• [Short exercise] Set down the lines verbatim, starting at the line that contains "How far is the" and ending at the last of the rows, with both ends included.

* begin Dataset extract *

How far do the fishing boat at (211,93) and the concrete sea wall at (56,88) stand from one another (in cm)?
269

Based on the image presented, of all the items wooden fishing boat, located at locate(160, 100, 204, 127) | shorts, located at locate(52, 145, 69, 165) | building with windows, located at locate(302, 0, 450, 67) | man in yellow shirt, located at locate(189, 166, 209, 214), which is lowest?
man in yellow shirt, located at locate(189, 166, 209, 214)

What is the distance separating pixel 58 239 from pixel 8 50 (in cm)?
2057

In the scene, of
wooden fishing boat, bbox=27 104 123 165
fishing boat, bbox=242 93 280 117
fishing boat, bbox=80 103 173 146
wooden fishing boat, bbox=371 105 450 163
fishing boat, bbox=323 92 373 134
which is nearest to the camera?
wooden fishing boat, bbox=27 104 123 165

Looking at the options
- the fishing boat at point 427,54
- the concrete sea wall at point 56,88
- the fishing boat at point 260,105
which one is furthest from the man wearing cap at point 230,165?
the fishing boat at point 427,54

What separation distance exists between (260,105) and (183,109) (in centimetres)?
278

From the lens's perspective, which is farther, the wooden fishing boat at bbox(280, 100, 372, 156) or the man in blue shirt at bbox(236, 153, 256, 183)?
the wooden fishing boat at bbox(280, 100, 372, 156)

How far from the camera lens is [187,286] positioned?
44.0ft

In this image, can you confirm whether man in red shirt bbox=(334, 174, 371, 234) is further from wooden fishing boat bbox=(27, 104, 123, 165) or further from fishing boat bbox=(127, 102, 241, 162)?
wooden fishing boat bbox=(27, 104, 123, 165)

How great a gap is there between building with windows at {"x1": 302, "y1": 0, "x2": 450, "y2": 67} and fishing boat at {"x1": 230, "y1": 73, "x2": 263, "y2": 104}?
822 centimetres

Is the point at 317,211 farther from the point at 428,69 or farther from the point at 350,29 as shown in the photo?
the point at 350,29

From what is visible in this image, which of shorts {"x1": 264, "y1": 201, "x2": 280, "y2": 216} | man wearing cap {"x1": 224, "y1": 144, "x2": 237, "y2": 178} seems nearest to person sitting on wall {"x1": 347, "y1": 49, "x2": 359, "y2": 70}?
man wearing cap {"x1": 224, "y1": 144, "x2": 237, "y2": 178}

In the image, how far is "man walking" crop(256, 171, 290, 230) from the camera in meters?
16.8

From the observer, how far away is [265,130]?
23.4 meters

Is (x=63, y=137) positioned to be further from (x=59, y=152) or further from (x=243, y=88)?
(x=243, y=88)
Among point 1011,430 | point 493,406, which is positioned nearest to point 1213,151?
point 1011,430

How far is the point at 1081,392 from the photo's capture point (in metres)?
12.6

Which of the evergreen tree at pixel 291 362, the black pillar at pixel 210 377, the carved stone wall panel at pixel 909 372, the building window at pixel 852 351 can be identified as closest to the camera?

* end Dataset extract *

• [Answer]
How far is the point at 1081,392 from the photo's capture point (in metres)?
12.6

Which of the evergreen tree at pixel 291 362, the black pillar at pixel 210 377, the carved stone wall panel at pixel 909 372, the building window at pixel 852 351 can be identified as closest to the camera?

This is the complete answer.